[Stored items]
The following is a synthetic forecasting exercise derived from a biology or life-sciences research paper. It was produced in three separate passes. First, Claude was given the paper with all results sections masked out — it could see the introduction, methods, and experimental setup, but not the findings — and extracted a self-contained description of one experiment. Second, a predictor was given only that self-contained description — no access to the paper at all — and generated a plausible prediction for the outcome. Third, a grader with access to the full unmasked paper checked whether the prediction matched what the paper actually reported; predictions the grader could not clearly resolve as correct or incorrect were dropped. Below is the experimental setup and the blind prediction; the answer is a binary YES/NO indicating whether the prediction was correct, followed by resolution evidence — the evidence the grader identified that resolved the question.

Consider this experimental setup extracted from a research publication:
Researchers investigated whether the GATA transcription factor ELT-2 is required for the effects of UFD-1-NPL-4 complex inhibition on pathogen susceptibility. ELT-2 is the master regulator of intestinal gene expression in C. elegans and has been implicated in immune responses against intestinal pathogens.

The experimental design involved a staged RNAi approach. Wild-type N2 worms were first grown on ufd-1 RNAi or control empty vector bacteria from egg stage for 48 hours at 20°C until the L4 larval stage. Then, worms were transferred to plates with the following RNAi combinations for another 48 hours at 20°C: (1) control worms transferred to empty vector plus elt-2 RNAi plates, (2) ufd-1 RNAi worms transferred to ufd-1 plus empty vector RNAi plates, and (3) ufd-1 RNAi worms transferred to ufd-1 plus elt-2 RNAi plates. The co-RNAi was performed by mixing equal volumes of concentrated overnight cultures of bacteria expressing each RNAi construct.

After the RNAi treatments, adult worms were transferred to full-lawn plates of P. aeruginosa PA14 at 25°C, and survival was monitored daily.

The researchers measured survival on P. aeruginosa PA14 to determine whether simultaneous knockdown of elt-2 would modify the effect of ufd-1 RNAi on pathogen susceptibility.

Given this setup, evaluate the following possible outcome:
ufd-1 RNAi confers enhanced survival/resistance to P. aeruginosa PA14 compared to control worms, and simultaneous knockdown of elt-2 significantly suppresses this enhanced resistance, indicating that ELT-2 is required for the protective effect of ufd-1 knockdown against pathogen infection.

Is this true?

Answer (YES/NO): NO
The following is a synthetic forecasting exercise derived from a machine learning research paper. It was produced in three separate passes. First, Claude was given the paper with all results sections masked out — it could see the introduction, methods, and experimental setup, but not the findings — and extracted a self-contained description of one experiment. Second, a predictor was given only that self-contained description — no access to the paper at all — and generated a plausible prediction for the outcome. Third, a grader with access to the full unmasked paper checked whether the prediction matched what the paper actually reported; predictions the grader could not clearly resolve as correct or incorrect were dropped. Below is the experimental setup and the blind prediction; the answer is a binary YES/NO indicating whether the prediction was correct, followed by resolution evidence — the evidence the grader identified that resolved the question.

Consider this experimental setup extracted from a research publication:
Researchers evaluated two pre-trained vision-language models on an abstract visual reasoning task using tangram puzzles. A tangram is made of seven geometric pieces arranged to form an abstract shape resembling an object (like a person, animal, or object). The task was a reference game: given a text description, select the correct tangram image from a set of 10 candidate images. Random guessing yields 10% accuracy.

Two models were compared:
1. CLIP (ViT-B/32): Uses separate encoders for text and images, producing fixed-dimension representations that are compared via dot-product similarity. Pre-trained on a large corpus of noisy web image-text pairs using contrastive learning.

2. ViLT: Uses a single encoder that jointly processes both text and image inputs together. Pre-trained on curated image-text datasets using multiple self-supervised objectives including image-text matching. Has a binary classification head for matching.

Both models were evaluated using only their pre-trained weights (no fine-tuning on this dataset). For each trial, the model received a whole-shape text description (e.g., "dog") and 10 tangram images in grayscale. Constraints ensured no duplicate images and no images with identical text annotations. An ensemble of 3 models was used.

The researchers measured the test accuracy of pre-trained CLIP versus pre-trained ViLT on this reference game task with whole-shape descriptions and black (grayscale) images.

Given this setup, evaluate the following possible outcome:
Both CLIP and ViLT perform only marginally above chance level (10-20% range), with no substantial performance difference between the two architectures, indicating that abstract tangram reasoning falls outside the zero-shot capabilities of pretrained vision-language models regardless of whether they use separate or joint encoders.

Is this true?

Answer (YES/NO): YES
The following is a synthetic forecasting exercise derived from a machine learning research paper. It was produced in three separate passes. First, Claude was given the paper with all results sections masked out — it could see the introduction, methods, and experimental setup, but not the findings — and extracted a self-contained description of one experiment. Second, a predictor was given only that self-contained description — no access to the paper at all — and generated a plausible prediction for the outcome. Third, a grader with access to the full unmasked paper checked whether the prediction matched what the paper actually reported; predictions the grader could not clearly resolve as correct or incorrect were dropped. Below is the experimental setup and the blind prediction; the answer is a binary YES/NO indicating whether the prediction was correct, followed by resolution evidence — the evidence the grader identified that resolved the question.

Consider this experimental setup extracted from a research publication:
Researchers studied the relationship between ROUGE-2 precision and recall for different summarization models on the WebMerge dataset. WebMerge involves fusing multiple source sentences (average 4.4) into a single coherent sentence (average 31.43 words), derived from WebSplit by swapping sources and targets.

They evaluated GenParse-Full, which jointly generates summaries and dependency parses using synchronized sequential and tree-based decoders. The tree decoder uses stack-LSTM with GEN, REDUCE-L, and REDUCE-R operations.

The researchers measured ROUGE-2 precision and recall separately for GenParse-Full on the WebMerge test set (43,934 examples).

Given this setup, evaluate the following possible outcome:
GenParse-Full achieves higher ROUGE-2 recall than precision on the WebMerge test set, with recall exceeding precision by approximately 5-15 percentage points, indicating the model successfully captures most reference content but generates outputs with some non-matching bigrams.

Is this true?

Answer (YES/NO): NO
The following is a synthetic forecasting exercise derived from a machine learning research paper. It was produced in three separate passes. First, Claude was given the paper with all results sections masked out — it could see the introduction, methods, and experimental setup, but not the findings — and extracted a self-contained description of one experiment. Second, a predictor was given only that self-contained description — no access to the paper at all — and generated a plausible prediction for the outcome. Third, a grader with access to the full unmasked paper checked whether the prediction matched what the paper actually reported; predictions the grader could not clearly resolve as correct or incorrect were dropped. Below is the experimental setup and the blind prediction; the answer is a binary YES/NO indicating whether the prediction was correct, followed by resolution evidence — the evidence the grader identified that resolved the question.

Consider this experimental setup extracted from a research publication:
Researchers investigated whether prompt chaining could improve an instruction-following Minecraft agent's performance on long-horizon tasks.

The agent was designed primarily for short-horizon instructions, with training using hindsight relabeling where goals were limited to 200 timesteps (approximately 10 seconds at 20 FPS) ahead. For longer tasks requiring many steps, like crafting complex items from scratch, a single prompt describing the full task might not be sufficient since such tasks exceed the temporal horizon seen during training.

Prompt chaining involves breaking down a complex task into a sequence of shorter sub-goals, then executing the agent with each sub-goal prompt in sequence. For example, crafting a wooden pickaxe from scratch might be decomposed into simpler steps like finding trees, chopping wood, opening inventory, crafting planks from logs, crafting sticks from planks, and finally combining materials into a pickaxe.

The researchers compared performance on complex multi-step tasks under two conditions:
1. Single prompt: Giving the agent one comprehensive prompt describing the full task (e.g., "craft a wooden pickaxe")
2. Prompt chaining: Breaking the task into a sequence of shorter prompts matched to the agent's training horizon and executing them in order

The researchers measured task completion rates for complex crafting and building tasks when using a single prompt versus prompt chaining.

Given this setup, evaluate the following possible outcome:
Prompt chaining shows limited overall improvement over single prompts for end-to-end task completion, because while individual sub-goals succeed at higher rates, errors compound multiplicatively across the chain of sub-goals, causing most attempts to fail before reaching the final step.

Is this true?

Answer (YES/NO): NO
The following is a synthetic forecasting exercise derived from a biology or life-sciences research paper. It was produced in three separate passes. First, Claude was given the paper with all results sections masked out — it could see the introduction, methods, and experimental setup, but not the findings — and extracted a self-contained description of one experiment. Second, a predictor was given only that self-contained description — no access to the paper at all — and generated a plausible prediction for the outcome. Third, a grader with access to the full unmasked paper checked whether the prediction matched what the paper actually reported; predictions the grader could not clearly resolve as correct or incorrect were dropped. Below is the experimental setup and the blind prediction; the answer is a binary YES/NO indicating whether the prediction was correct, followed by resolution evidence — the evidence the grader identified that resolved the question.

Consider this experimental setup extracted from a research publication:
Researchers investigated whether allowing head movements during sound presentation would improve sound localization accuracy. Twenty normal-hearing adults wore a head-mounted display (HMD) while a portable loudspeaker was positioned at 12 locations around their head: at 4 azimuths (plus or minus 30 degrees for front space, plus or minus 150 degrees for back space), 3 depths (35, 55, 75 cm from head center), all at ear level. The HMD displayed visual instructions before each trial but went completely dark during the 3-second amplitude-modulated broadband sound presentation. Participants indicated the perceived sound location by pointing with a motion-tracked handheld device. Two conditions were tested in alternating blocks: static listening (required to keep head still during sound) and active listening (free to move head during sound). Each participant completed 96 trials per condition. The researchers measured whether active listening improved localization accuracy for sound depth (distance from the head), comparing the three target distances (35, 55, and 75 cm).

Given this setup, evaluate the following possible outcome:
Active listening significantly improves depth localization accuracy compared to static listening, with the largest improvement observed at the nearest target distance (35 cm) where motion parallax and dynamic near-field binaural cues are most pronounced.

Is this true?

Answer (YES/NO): NO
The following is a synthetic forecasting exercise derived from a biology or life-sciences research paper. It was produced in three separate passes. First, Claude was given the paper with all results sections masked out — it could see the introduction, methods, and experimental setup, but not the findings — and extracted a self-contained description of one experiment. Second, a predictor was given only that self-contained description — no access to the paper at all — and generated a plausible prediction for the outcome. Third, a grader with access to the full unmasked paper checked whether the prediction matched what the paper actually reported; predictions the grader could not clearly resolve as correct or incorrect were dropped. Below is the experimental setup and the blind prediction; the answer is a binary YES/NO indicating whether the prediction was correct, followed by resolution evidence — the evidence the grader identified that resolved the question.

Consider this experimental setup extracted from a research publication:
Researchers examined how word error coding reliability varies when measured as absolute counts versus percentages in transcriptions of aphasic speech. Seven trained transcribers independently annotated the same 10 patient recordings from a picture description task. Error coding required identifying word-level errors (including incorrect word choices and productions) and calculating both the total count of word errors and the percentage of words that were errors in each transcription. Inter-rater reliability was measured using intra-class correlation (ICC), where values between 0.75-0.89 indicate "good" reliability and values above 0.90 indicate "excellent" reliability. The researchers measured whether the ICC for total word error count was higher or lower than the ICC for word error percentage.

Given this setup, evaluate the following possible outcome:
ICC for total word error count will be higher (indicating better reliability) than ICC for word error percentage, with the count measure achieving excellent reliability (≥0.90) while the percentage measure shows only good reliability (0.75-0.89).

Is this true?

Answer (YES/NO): NO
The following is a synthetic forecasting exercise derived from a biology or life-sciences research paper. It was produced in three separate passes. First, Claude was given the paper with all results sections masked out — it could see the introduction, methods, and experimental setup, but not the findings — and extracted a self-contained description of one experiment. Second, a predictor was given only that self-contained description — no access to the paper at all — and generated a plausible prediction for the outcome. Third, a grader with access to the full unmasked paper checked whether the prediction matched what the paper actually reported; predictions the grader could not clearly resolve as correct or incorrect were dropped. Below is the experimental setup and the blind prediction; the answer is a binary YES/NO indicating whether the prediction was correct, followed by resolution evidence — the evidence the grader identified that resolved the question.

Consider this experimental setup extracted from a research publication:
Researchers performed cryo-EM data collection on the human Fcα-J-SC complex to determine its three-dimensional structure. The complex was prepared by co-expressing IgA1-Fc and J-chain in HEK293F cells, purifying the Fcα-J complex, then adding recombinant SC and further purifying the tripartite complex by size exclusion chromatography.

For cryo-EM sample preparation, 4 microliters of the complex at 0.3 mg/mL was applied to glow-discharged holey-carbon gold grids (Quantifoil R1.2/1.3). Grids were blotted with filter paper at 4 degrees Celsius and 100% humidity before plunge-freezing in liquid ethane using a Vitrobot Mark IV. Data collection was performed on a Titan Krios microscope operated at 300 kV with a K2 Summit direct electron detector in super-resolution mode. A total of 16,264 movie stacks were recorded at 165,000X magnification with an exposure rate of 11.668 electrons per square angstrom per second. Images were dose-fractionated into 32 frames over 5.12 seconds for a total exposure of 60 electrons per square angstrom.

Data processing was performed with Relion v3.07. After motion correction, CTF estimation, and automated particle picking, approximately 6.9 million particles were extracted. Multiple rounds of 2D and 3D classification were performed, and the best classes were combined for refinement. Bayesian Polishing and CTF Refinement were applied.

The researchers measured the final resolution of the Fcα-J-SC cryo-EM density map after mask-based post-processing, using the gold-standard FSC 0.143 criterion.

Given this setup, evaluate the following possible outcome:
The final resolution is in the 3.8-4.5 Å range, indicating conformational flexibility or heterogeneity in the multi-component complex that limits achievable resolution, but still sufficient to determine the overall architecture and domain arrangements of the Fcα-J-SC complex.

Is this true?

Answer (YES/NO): NO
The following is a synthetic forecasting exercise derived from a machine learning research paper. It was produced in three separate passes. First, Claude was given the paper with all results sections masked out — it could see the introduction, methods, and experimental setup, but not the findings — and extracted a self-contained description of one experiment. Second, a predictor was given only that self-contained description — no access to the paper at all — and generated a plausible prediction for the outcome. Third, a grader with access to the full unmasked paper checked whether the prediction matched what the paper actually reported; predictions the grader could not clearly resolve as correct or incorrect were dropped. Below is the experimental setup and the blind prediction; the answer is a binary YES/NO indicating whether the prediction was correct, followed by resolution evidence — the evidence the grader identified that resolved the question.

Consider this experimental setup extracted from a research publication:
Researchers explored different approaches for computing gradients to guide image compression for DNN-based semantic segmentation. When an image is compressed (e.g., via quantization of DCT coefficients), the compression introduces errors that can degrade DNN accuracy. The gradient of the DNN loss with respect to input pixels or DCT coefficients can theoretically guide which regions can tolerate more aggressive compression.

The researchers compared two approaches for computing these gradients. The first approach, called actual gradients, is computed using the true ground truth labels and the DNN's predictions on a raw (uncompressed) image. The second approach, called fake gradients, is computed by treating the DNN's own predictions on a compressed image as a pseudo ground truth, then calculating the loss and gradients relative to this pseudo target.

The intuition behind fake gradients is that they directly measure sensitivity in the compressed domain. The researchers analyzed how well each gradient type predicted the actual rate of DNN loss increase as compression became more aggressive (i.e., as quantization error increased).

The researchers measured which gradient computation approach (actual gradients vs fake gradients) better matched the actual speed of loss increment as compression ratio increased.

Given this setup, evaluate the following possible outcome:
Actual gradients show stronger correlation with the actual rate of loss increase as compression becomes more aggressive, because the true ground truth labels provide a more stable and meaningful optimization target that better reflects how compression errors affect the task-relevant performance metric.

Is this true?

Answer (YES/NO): NO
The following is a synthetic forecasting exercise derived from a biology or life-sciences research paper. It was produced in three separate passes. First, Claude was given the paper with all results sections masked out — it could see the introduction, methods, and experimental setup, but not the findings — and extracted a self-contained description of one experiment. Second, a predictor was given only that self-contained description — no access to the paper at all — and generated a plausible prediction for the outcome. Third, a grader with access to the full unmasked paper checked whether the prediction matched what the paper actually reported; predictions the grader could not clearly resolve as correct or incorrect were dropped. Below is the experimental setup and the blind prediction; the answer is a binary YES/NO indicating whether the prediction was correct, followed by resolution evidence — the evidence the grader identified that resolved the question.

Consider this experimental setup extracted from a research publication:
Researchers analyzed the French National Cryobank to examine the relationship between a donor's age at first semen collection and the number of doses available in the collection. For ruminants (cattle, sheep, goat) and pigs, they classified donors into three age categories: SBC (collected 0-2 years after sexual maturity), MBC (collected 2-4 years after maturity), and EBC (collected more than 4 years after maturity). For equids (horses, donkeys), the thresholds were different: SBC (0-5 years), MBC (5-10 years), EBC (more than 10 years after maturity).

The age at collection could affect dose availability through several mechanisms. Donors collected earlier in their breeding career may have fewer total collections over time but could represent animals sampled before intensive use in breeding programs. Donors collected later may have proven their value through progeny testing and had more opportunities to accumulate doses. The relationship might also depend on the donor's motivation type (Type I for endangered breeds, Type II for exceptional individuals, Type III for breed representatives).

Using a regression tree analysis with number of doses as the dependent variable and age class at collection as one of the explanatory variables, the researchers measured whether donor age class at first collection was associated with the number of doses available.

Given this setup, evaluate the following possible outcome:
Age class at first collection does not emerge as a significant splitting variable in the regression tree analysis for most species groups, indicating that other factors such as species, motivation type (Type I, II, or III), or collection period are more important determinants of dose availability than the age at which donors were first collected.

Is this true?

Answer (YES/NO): YES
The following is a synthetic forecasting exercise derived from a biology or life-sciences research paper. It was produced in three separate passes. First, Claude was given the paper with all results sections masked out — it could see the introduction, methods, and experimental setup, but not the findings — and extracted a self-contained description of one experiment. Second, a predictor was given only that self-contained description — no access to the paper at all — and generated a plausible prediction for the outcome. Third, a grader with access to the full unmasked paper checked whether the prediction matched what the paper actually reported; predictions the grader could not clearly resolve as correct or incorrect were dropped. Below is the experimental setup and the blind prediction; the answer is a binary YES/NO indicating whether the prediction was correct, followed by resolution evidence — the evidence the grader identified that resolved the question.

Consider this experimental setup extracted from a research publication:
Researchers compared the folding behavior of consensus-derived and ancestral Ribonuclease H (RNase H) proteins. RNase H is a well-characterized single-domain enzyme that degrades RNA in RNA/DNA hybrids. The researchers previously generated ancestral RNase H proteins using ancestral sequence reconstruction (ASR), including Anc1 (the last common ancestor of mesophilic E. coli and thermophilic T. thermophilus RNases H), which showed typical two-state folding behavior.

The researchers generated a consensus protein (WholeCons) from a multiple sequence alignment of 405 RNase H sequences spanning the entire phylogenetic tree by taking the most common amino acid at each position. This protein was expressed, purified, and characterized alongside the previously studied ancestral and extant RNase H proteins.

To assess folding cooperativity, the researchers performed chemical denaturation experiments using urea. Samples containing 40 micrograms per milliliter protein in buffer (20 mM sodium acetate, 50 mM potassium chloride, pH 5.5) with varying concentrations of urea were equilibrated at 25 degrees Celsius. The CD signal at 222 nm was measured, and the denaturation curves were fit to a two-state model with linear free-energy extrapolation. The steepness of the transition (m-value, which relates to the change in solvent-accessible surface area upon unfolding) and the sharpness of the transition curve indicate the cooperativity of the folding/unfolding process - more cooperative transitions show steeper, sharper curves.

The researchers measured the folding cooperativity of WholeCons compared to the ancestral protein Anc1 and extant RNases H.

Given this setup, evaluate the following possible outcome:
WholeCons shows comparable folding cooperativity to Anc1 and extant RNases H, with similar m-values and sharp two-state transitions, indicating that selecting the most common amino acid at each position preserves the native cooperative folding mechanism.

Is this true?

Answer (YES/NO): NO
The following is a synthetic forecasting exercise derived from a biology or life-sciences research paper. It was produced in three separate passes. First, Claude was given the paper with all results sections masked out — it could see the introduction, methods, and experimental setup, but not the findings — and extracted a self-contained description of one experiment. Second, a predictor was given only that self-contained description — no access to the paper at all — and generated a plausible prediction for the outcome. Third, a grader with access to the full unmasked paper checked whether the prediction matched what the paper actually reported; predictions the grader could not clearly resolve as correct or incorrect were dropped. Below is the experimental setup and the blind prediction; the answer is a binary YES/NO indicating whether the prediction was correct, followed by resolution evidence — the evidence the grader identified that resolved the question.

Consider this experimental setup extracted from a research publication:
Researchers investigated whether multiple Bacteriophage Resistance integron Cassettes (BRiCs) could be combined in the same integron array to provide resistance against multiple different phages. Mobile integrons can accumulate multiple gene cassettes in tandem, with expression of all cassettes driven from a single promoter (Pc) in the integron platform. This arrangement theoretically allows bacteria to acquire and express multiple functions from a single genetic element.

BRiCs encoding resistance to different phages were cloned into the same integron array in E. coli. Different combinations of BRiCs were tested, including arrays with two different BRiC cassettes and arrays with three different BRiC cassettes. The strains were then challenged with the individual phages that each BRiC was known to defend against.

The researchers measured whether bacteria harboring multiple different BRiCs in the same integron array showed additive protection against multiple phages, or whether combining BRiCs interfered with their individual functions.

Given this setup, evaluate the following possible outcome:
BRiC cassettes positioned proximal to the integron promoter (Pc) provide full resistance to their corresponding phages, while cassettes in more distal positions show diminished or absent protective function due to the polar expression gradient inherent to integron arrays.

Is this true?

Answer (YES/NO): YES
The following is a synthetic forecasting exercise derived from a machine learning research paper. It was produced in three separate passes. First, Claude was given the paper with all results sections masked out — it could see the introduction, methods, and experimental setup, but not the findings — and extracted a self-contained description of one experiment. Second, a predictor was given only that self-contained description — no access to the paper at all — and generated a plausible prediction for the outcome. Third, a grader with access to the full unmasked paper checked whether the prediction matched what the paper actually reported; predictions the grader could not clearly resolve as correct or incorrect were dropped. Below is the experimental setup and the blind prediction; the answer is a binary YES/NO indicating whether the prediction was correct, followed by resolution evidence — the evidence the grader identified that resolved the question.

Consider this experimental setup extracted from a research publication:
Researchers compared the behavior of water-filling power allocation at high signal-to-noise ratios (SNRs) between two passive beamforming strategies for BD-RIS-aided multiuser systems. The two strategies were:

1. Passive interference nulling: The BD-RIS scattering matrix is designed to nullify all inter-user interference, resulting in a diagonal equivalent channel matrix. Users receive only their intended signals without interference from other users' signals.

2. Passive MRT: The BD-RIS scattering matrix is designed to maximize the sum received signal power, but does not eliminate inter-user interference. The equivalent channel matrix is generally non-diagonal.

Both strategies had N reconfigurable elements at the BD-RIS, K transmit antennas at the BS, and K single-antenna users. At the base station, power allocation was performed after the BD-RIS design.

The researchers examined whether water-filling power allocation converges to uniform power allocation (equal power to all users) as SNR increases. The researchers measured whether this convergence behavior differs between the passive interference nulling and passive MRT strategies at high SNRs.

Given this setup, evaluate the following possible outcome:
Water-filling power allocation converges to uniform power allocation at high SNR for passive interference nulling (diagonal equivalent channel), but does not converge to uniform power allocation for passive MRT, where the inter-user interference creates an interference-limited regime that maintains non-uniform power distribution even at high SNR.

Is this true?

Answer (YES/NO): YES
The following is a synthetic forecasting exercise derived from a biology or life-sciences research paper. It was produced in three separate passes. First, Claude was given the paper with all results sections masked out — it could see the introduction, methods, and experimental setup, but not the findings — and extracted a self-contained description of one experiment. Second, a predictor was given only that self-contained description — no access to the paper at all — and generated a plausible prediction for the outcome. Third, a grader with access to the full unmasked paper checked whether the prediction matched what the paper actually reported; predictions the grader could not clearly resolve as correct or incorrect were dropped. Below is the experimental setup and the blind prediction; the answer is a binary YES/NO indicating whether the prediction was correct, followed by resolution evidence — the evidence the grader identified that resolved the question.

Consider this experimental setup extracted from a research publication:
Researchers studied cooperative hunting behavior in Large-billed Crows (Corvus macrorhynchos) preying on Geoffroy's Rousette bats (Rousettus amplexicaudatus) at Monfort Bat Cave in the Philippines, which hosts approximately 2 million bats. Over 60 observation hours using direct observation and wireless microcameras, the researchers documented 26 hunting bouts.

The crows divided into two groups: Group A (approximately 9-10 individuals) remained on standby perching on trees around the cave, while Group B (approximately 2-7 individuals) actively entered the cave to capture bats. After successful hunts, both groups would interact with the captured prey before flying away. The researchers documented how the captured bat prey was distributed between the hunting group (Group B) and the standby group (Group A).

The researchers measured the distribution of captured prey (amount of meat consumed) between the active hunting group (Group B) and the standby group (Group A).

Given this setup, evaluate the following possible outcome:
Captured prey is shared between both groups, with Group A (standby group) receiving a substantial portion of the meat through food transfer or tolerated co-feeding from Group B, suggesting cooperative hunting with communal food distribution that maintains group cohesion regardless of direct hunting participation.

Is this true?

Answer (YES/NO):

### What to produce
Nothing but a number should be given: how many lines in the records hold the word "labels".

### Solution below
2